Could you post a full debug log, regardless of whether this helps or not.

IanSB commented 5 years ago

No, it's never worked with the PLLA build, just the PLLC and PLLD builds

Here's a debug log of the PI3 hang:

INFO: RGB to HDMI booted
DEBUG: enable_MMU_and_IDCaches
DEBUG: PLLA: 1200.000000
DEBUG: PLLA: PDIV=1 NDIV=62 CTRL=0002103e FRAC=524288 DSI0=256 CORE=2 PER=256 CCP2=256
DEBUG: PLLA: 1200.000000
DEBUG: PLLA: PDIV=1 NDIV=62 CTRL=0002103e FRAC=524288 DSI0=256 CORE=256 PER=4 CCP2=256
DEBUG: Setting up divisor
DEBUG: A GP_CLK1_DIV = 00014000
DEBUG: B GP_CLK1_CTL = 00000096
DEBUG: C GP_CLK1_CTL = 00000084

EDIT:

Can you try commenting out these lines:

That didn't work but it looks like it's hanging up in init_gpclk which is before that anyway

hoglet67 commented 5 years ago

Yes, I agree it's hanging in init_gpclk. So this line is interesting:

DEBUG: B GP_CLK1_CTL = 00000096

(bits 7, 4, 2, 1) That's the initial value of the GPCLK1 control register before we do anything.

On a Pi Zero it's:

DEBUG: B GP_CLK1_CTL = 00000200

(bits 8)

The bits are:

3..0 are the clock source (0=disabled, 6=PLLD)

4 - CM_GP1CTL_ENAB 7 - CM_GP1CTL_BUSY 8 - CM_GP1CTL_BUSYD

So it looks like on the Pi 3 the GPCLK1 is running by default.
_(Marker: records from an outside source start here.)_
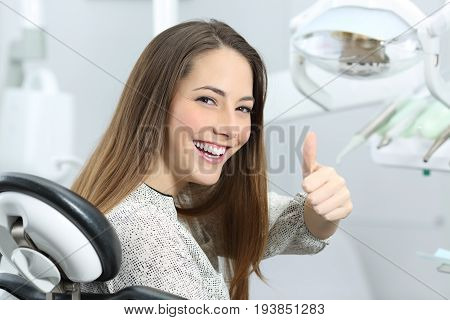 Patient with perfect white teeth and smile satisfied after dental treatment in a dentist office with medical equipment in the background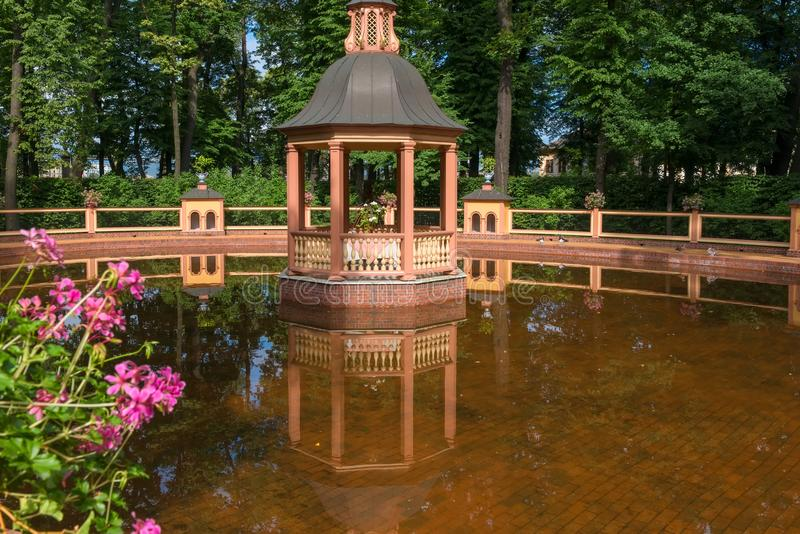 Reflection of the arbor in the water of the pond. SAINT PETERSBURG, RUSSIA - AUGUST 18, 2017: Bosket `Menagerie pond` 1720, according to the drawings of Jan stock images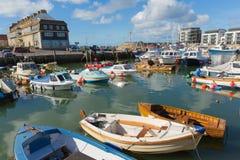 Porto ad ovest Dorset della baia con le barche su un cielo blu e su un mare calmi di giorno di estate Immagini Stock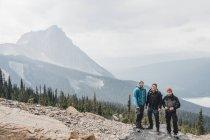 Canada, British Columbia, Yoho National Park, portrait of three hikers at Mount Burgess — Stock Photo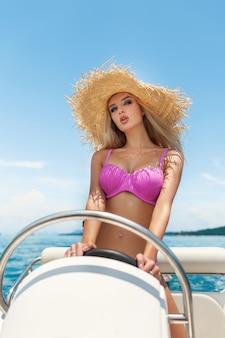 Portret van een jonge hete meid met lichte make-up in een roze bikini poseren terwijl je achter het stuur van een kleine motorboot. reizen. mariene schoonheid. golven. de zon. zee.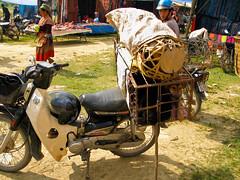Puppies on motorcycles. (Happytimeblog) Tags: vietnam hilltribe bachamarket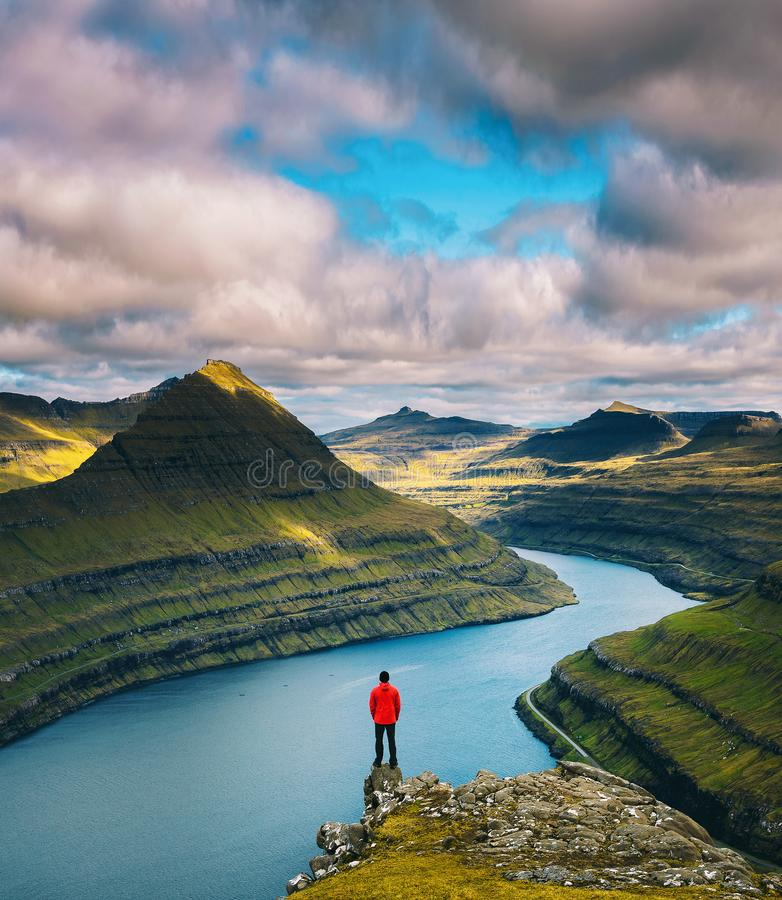 Hiker enjoys views over fjords from a mountain near Funningur on Faroe Islands. Hiker enjoys spectacular views over fjords from the summit of a mountain near royalty free stock photo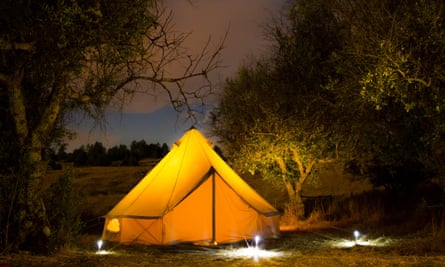 A tent is seen lit up in the countryside.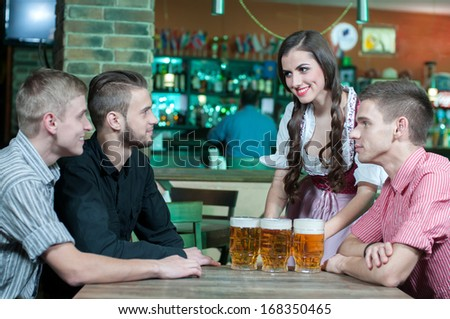 Beer for gentlemen. Beautiful young waitress serving beer while three men sitting at the table in beer pub
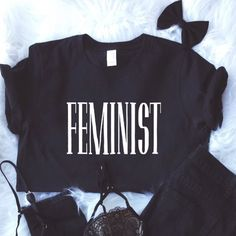 "Feminist Tshirt in Black - S, M, L This feminist shirt in black is a great way to show your support for feminism. This shirt displays a large bold ""feminist"" graphic across the front chest.   To purchase: Please comment what size you'd like and I will create a custom listing for you to purchase.    Item is 100% NEW   Available Sizes: S, M, L  Interested in multiple items? Ask for a 10% bundle discount. Tops"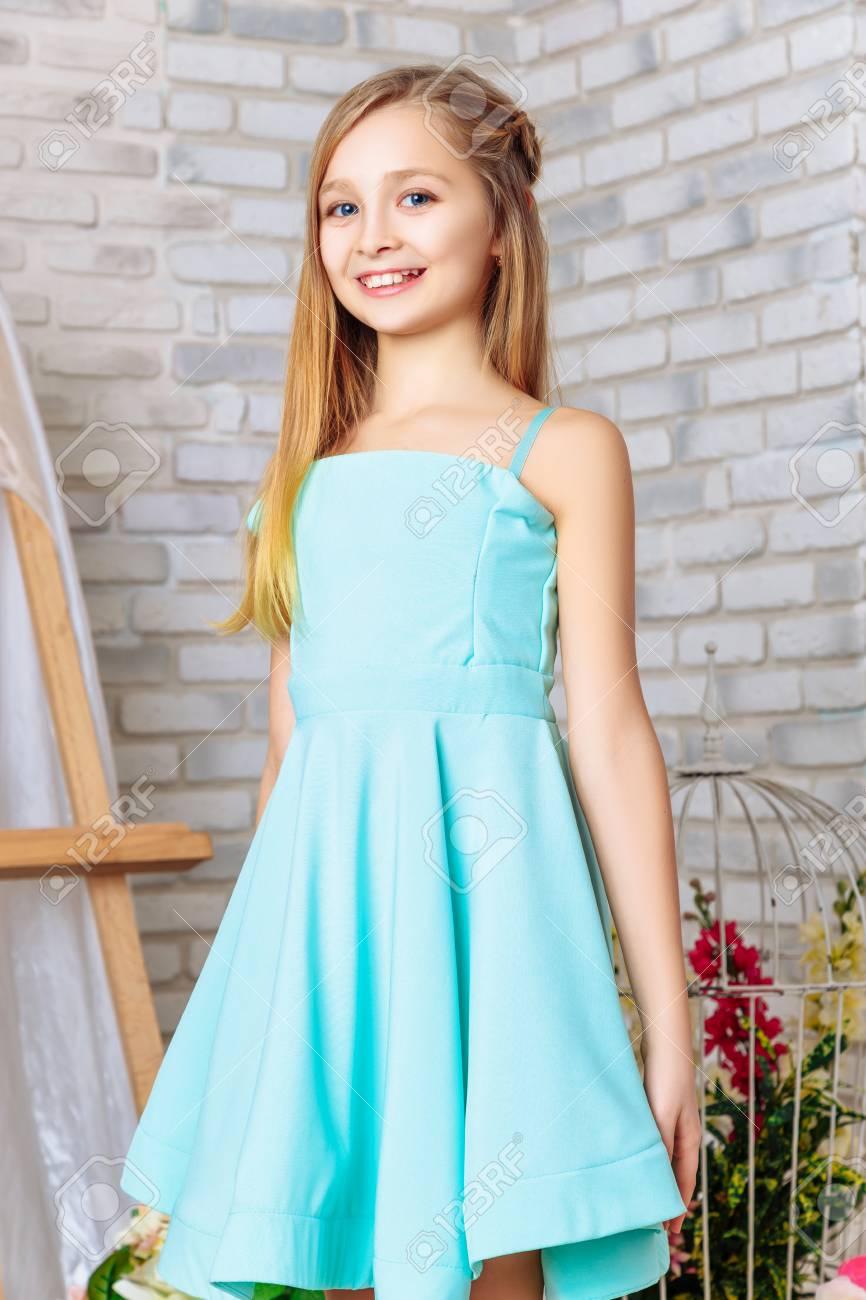 Hermosa Niña Con Maquillaje Perfecto Y Peinado En Estudio Interior Vestido Con Un Vestido Azul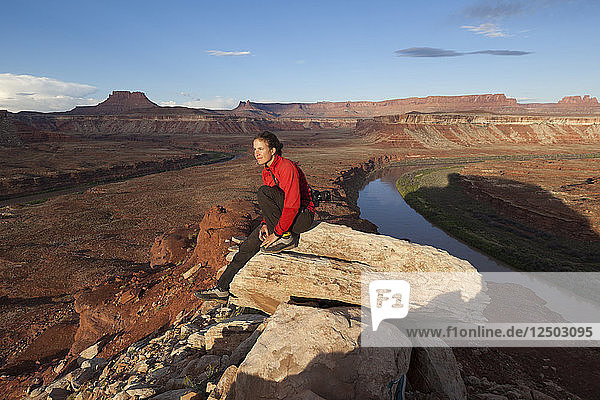 A woman enjoys the views from below Turks Head  Canyonlands National Park  Utah.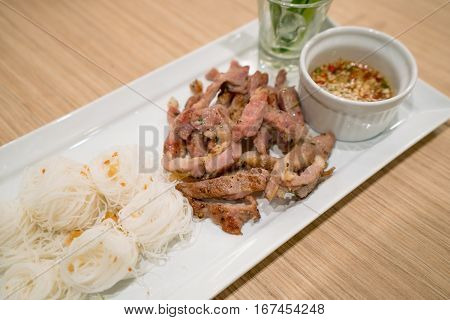 Thai Style Grilled Pork Neck With Noodle And Spicy Sauce. Thai Cuisine.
I think that might be because it's used for the Ethernet Phy clock, so the firmware has already configured it.

Possibly I need to cleanly stop it first.

But that wouldn't explain why it starts up when using PLLC and PLLD.

So more likely, I think, is that PLLA_PER is not running (that caused me a hang, but later on after the log line marked F.

I'll have a think.

IanSB commented 5 years ago

OK, I've added a 64KB Alignment, and gone back to USE_PROPERTY_INTERFACE_FOR_FB for all models.

I just tried adding the 64K alignment to the PLLC code to see how that ran on the PI3 and it doesn't work, it behaves exactly the same way as using the deprecated call on the PI3 so I assume that call is actually working but setting up a similar alignment which for some reason doesn't work properly on the PI3. Using either the deprecated call or the official call with alignment results in a full initialisation and blank screen but the code then calls rgbtofb and hangs up in that so I think it must have an incorrect address for the screen buffer at least.

hoglet67 commented 5 years ago

I'm confused - I thought you had the Pi 3 "sort-of" working yesterday. What's different now?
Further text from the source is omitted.